WORK INSTRUCTION:
What you return should be only the lines in the entries below between the one holding "Sala da pranzo" and the one holding "GB 2018 QE2", ends included, with every picture left out.

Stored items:
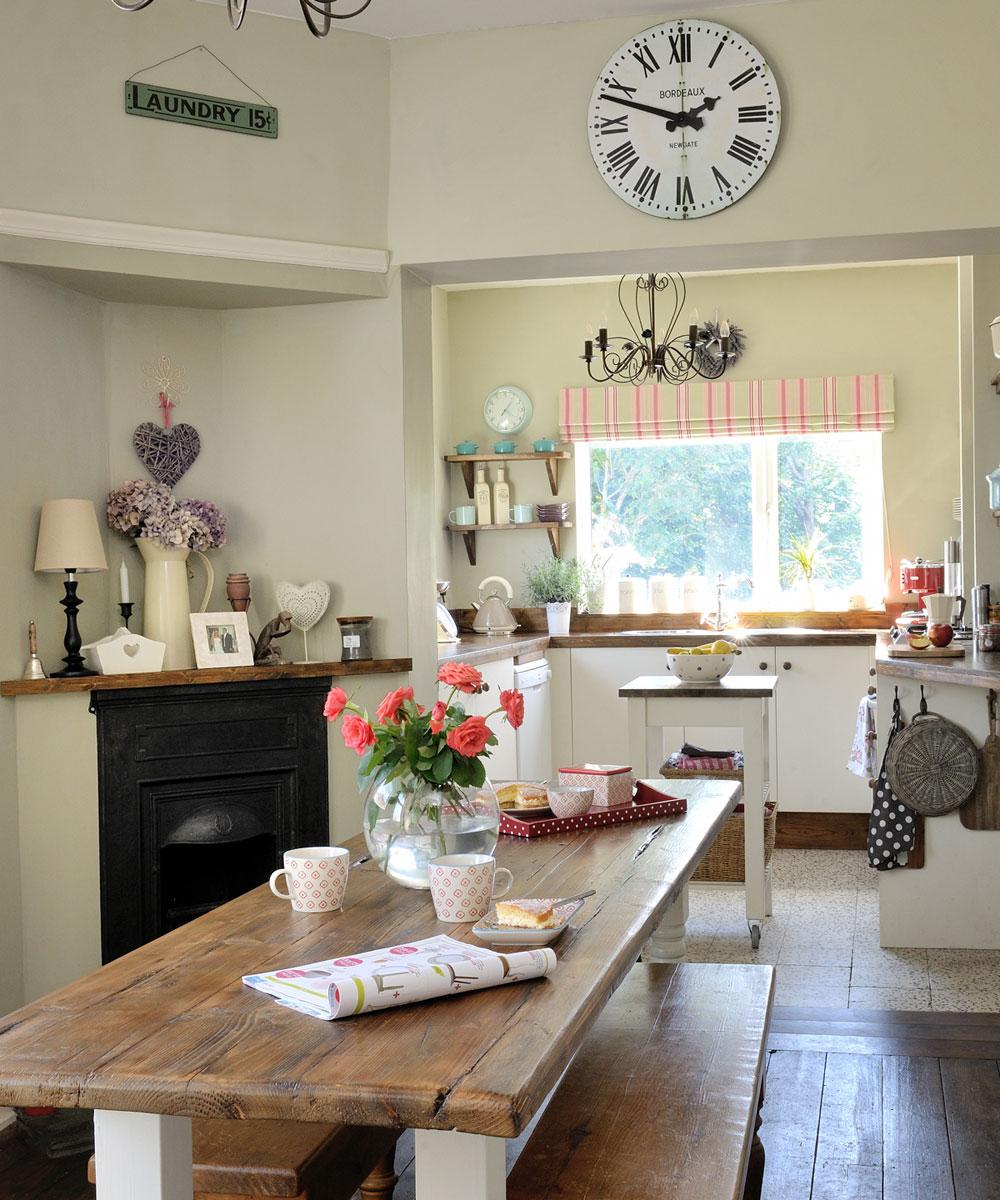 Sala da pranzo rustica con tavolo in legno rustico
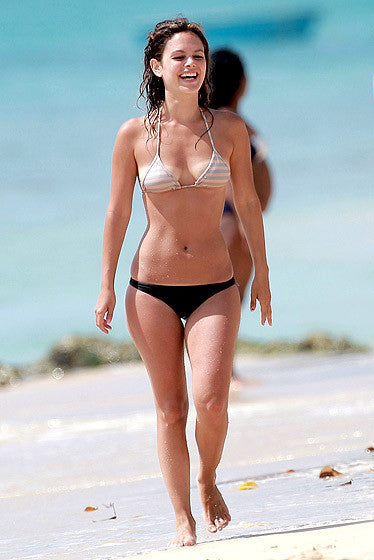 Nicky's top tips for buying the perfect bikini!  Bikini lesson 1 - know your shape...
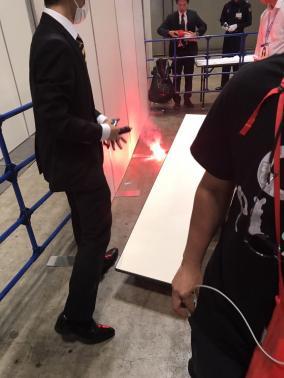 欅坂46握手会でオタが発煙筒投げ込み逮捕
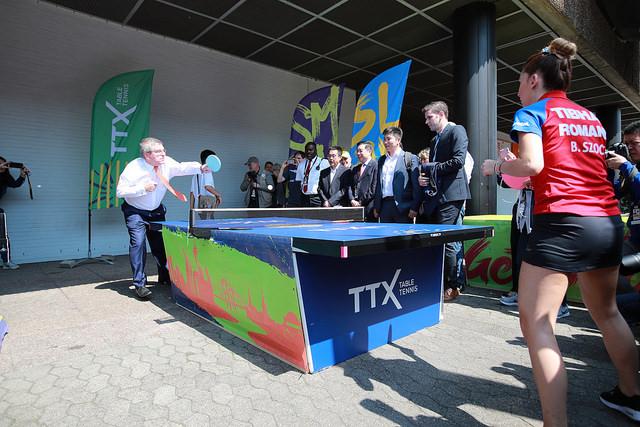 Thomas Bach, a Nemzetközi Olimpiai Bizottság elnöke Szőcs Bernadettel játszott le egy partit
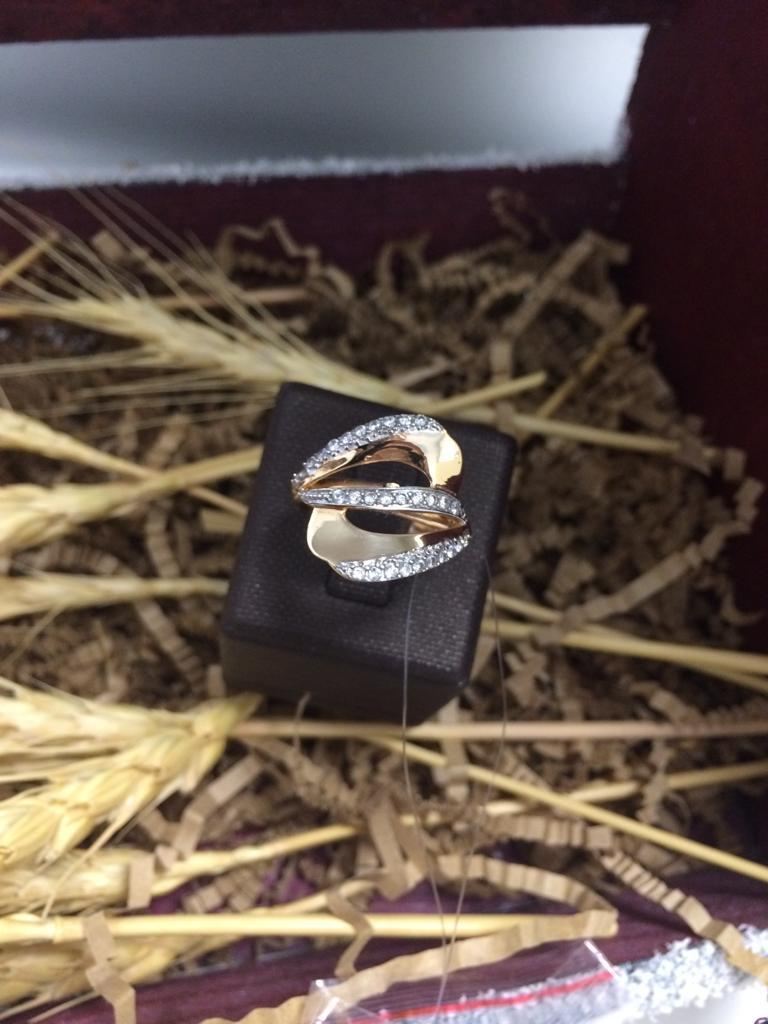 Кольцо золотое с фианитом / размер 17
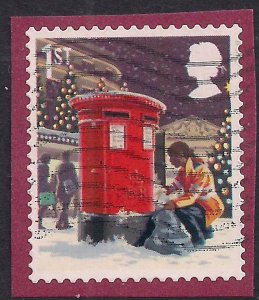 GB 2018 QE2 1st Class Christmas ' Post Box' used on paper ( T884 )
* * *
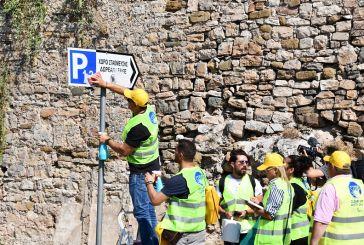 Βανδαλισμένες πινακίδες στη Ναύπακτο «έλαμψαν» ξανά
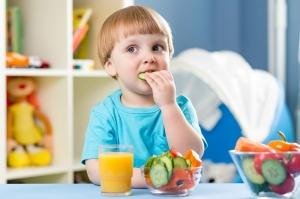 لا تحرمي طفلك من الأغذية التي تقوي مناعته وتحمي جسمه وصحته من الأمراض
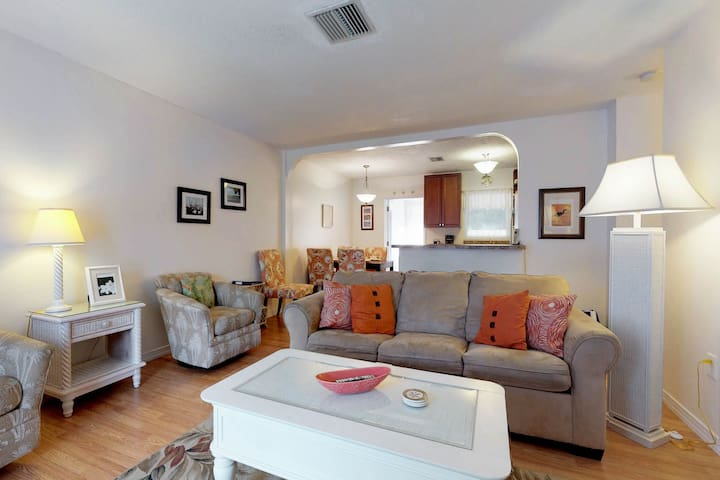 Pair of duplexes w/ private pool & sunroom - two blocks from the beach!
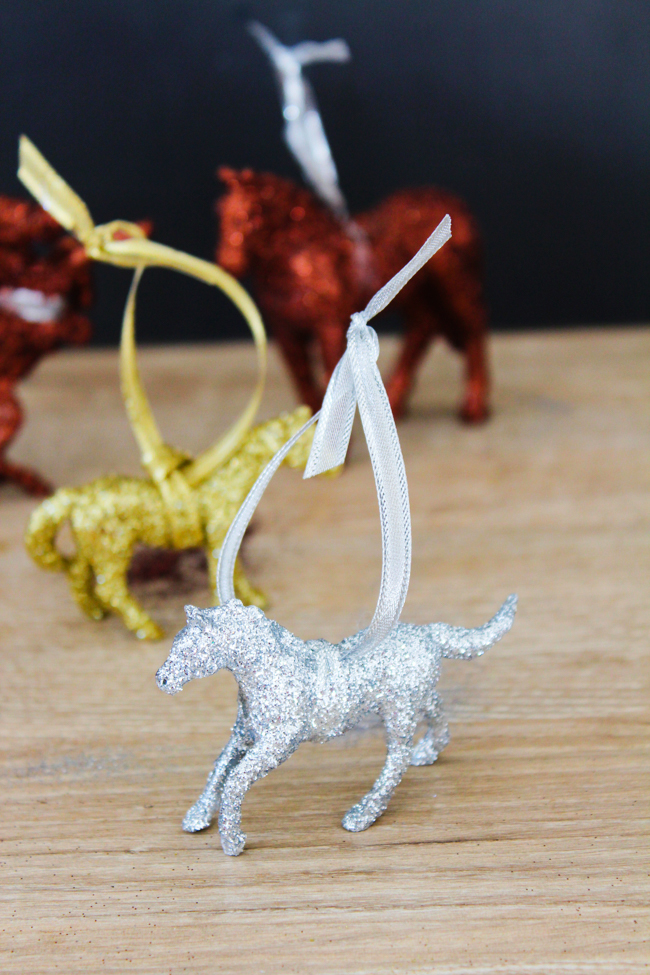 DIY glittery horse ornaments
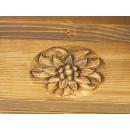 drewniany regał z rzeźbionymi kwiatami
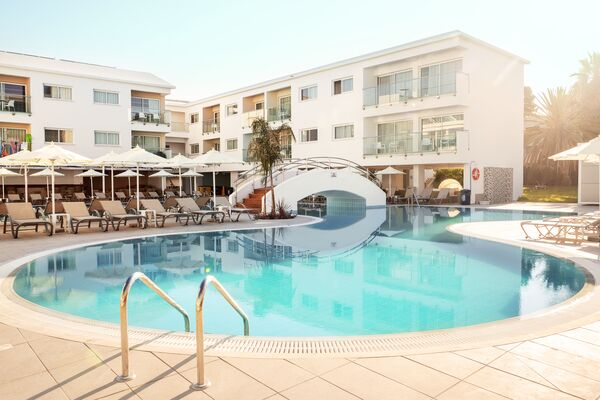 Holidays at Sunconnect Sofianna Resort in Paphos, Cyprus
--
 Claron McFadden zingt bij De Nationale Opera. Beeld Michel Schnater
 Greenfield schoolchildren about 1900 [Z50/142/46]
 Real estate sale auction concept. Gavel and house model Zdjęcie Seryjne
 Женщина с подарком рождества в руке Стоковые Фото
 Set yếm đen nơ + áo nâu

RESPONSE FOR THIS EXERCISE:
 Sala da pranzo rustica con tavolo in legno rustico
 Nicky's top tips for buying the perfect bikini!  Bikini lesson 1 - know your shape...
 欅坂46握手会でオタが発煙筒投げ込み逮捕
 Thomas Bach, a Nemzetközi Olimpiai Bizottság elnöke Szőcs Bernadettel játszott le egy partit
 Кольцо золотое с фианитом / размер 17
 GB 2018 QE2 1st Class Christmas ' Post Box' used on paper ( T884 )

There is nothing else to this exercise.